Martedì il dollaro è salito verso i massimi di tre mesi rispetto alle principali controparti, poiché le epidemie di coronavirus hanno minacciato di spegnere la ripresa economica globale con il dollaro australiano e la sterlina britannica in prima linea.

L’Australia sta combattendo epidemie piccole ma in rapida crescita con blocchi improvvisi in diverse città. La Croce Rossa ha affermato che l’ondata di COVID-19 in Indonesia sta portando la nazione del sud-est sull’orlo di una “catastrofe“.

Il sentimento del mercato non è così allegro all’inizio di questa settimana con la notizia dell’aumento dei casi di COVID, delle nuove misure di blocco e delle nuove restrizioni ai viaggi che versano acqua fredda sui mercati globali“, ha affermato Ipek Ozkardeskaya, analista senior di Swissquote.
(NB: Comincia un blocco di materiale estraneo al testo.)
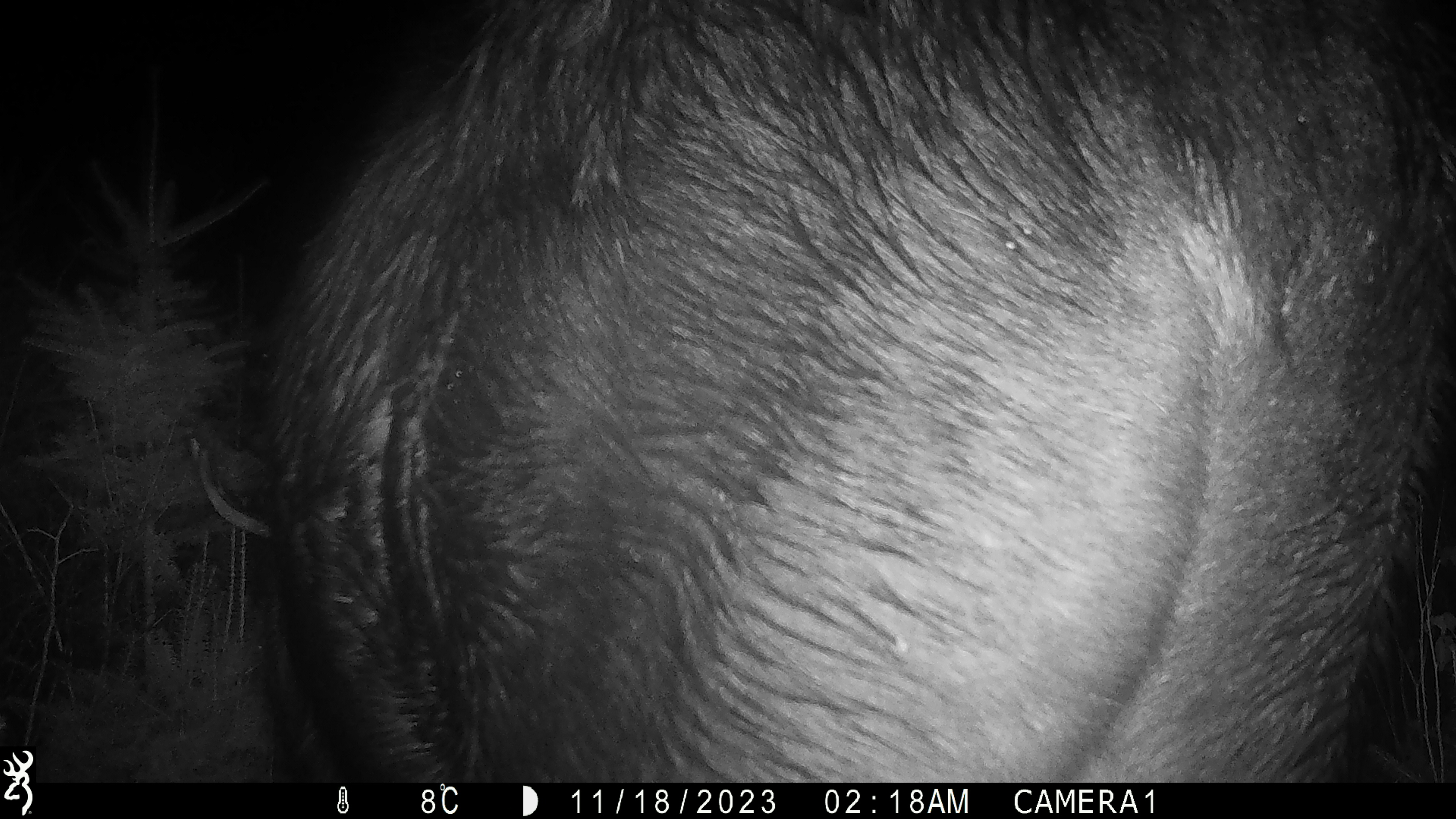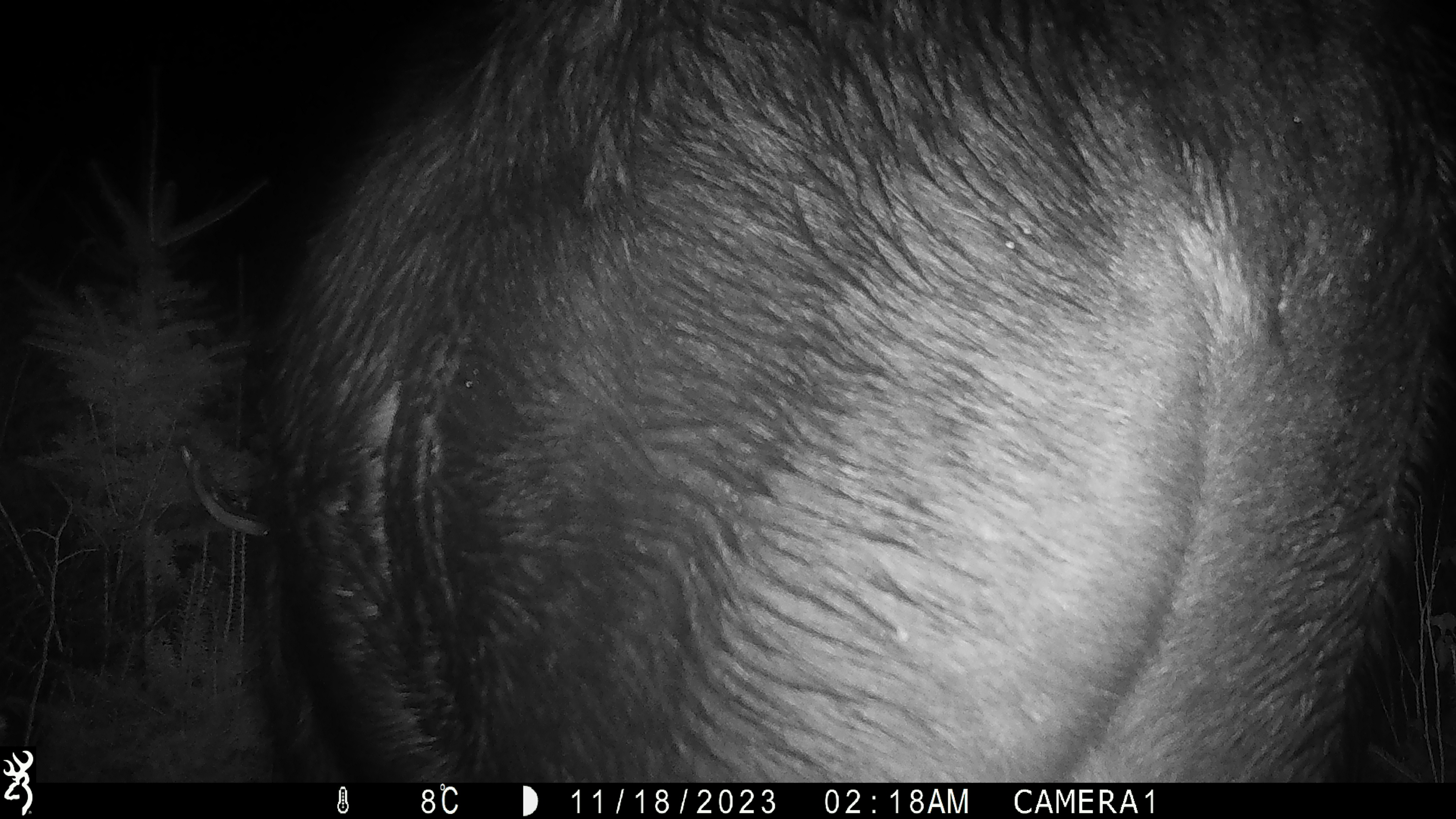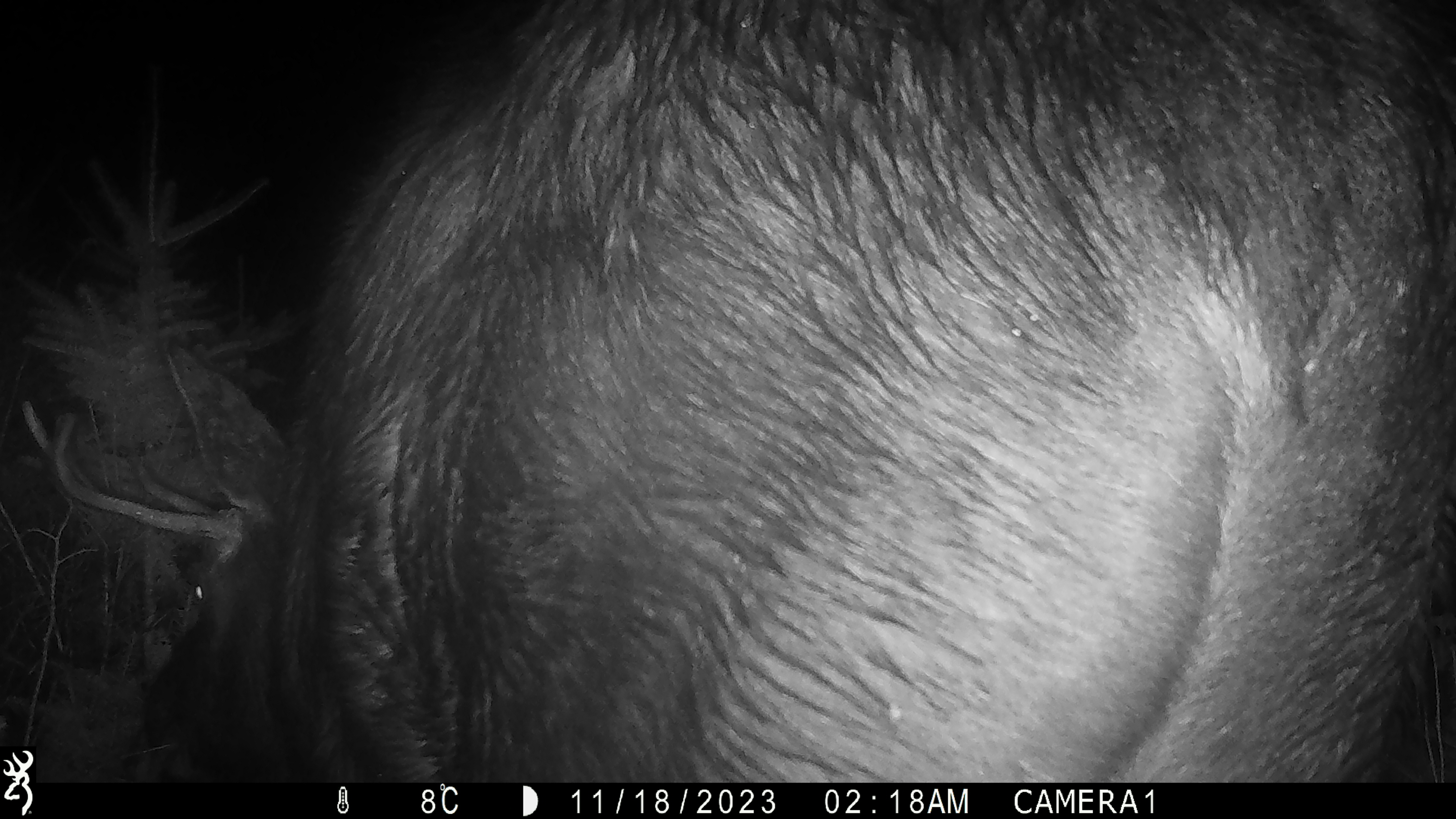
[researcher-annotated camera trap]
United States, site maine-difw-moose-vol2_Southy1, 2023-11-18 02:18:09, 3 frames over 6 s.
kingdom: Animalia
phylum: Chordata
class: Mammalia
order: Artiodactyla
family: Cervidae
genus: Alces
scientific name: Alces alces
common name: moose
Moose (Alces alces).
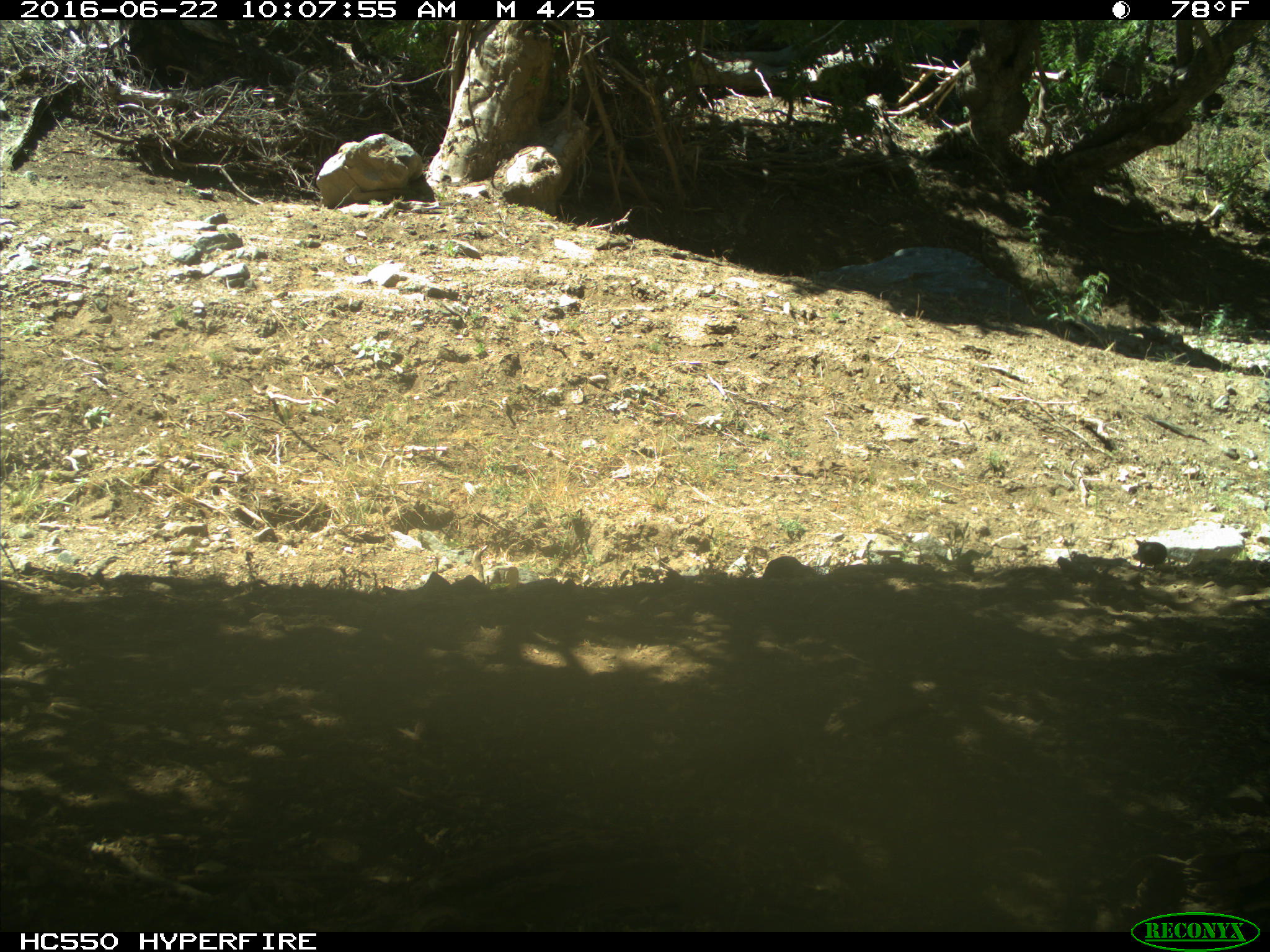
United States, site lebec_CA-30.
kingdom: Animalia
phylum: Chordata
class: Aves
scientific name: Aves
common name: birds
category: unidentified bird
Il dollaro è salito dello 0,14% a 92,003, non lontano dai massimi di tre mesi di 90,68 raggiunti questo mese.

Il dollaro e lo yen sono lontani dal ceppo di coronavirus Delta più contagioso che si è diffuso in Asia e altrove, alimentando i timori di ulteriori blocchi.

L’euro è sceso dello 0,1% a $ 1,1911, tornando verso il minimo di 2 mesi e mezzo di $ 1,8470 toccato il 18 giugno.

Il mercato era stato posizionato a lungo sulla moneta unica sull’ottimismo per quanto riguarda il commercio di recupero dei vaccini nella regione ma le previsioni che la variante Delta di COVID potrebbe diffondersi in Europa nei mesi estivi potrebbe ora minare la fiducia in questo commercio“, ha scritto la stratega di Rabobank Jane Foley in un rapporto, tagliando una previsione dell’euro a un mese a $ 1,19 da $ 1,20.

Altrove, la sterlina è scivolata verso il minimo di due mesi, indebolendo dello 0,2% a $ 1,3861.

Il dollaro australiano, visto come un indicatore liquido della propensione al rischio, è sceso dello 0,3% a $ 0,75580 alla settimana a causa delle preoccupazioni per i rinnovati blocchi di COVID-19 in alcune parti del paese.